Such conditions can cause major problems for local inhabitants, including: contamination of drinking water; crop failure; building collapse from the weight of the ash fall; long-term respiratory problems, fluorosis (damage to teeth), eye irritation, and other health problems; death of livestock. For local government, the biggest considerations will be the cost of being able to maintain life on these parts of the  Ambae versus the cost of temporary re-evacuation or permanent re-settlement. Even once the Manaro Voui crater eventually stops erupting, the clean up operation of volcanic ash can take years.

This image (below), taken from a different part of the island, shows an eruption column from Manaro Voui crater and the volcanic ash falling out as the plume is blown by trade winds.

via Sherine (@SherineFrance) / John Siba & Wilfred Woodrow (https://www.facebook.com/groups/558036627684741/permalink/974980079323725/https://www.facebook.com/john.siba.3/posts/1768721766521765)

Nevados de Chillan, Chile (Philippa)
Preparedness activities continue around Nevados de Chillan, which is currently on Orange alert due to a growing lava dome. (Monitoring agency) SERNAGEOMIN have been working closely with (Chilean civil defense) ONEMI, emergency response units, including the military, and municipal officials (local decision makers and community leaders). Special press releases have been issued and media interviews done to inform the public to be vigilant around the volcano, which is a popular location for outdoor pursuits and spas.

via Szabolcs Harangi (@szharangi) /  SERNAGEOMIN (@sernageomin)

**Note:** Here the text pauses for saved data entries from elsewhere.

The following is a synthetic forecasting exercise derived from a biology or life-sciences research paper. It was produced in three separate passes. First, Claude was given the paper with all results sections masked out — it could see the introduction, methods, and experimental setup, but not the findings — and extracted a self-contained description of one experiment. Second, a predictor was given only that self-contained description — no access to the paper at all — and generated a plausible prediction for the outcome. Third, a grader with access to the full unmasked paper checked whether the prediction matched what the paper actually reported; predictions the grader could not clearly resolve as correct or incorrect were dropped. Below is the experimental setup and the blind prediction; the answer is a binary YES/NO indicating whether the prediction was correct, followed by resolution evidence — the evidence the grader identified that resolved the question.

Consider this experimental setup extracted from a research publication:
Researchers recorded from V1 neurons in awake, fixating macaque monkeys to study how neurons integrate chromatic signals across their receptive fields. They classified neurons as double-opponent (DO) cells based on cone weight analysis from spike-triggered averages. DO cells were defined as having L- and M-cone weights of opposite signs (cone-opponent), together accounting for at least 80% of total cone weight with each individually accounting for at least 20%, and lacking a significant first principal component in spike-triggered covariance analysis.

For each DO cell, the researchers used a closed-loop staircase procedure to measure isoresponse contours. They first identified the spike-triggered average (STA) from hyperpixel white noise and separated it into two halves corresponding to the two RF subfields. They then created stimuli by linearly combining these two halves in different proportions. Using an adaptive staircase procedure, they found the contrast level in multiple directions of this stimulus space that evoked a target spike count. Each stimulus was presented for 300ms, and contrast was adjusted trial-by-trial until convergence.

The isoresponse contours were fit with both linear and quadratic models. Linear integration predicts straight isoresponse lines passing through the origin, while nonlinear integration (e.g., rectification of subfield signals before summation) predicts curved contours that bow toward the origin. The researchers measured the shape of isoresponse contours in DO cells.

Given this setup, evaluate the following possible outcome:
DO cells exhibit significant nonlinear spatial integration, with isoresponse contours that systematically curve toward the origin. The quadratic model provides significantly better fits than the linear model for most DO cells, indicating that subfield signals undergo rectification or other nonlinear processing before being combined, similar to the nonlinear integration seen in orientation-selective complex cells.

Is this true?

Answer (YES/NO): NO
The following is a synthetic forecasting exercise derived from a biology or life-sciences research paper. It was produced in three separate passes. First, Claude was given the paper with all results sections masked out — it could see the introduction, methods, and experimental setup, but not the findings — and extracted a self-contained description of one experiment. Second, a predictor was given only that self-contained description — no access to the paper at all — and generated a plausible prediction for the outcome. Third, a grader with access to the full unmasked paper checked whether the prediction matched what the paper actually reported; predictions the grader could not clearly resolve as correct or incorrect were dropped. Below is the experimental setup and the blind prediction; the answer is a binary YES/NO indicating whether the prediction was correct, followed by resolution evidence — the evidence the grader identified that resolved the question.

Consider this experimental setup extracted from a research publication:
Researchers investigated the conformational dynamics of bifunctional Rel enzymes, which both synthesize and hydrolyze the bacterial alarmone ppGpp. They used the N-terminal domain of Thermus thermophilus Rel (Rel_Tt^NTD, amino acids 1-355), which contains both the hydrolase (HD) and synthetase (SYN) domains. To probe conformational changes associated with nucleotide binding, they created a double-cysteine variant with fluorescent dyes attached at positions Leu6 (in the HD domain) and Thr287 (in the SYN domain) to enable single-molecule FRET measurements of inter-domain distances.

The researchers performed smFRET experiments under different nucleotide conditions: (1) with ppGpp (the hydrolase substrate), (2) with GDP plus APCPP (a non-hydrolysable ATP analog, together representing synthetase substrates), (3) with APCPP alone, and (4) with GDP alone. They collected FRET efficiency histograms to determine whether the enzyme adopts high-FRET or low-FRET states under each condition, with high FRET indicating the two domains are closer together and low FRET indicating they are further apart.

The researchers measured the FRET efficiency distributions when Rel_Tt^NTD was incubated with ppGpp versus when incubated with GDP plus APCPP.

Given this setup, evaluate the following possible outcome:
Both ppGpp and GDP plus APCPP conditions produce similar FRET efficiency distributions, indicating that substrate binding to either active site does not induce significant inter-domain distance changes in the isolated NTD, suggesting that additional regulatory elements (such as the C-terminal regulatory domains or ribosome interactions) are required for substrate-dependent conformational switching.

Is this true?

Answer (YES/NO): NO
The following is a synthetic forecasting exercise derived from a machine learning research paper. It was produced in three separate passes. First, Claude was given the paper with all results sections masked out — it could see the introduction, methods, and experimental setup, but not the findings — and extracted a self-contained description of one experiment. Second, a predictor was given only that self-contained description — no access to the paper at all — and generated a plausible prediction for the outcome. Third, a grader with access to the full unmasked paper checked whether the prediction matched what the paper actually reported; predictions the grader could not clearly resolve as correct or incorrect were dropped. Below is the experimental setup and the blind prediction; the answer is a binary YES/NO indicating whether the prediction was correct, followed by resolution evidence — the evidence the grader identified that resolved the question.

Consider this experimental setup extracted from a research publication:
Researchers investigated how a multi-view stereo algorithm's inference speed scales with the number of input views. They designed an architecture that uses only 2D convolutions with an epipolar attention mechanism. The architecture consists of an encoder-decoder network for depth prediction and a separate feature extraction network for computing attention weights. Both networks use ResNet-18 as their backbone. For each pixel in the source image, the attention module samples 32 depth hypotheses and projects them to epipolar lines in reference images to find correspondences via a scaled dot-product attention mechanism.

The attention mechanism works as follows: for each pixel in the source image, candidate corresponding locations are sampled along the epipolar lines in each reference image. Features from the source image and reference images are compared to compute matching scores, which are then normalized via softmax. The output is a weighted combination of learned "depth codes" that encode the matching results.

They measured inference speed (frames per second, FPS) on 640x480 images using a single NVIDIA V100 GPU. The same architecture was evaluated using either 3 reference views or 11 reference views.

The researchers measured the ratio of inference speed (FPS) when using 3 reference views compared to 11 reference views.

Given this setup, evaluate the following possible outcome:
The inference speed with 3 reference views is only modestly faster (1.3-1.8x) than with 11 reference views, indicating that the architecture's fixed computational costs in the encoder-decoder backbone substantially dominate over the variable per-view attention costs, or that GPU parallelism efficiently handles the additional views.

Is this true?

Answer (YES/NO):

In their social media output, ONEMI have issued a volcano hazard map produced for Nevados de Chillan by SERNAGEOMIN, asking local inhabitants, tourists and other visitors to the area to be aware of the situation, to learn about communal evacuation plans, and to read the preparedness and response recommendations

via SERNAGEOMIN (@sernageomin) / ONEMI (@onemichile)

In the event of an eruption, the volcanic hazard map (above) indicates the most likely possible scenarios based on geological mapping of volcanic deposits and features from previous eruptions. Red indicates the areas that would be most susceptible to ash fall, pyroclastic density currents (avalanches of hot volcanic gases, ash, and rocks), and lahars; stripy purple indicates the areas that would additionally be susceptible to ash fall; the arrows indicate the direction of flow along valleys which would additionally be susceptible to lahars and flooding.

A volcanic hazard map is NOT a forecast of what will definitely happen should a volcano erupt. Nor is it necessarily an indication of which areas potentially would be 'safe' should an eruption happen. There are many different variables which can affect both an eruption itself and people's response to an eruption, in particular factors such as: style of eruption (explosive versus effusive), size of eruption, time of eruption (day versus night), duration of eruption, and not least, meteorological (weather) factors, particularly wind direction and rainfall during and after eruption.

Two of the biggest problems with hazard maps, other than the uncertainty of what exactly a future eruption could do, are: 1) people understanding their own location relative to the hazard map, and 2) updating a hazard map in real-time once an eruption begins. The latter is important for emergency responders, particularly, for example, if access roads becomes cut off by lahars or other eruption products. Volcanology researchers and IT innovators are working hard to find additional solutions to such problems.

Here is a link to the general volcano eruption preparedness and response recommendations (in Spanish, English, and French)

http://www.onemi.cl/erupciones-volcanicas/

Webcam shots, World (Philippa)
It has been a little while since we have done a round-up of the best volcano webcam shots, particularly from Kamchatka in the far east of Russia, as a lot of our favourite volcanoes have been shrouded by low cloud and generally poor weather conditions for viewing. But here are a selection from the past week (and a few fieldwork shots too):

Avachinsky | Kamchatka, Russia - via the Institute of Volcanology & Seismology, Kamchatka branch

Merapi | Java, Indonesia - via BPPTKG (@BPPTKG) / PVMBG

Fuego | Guatemala - via INSIVUMEH (@insivumehgt)

Sakurajima | Kagoshima Prefecture, Kyushu, Japan - via James Hickey (@jameshickey77)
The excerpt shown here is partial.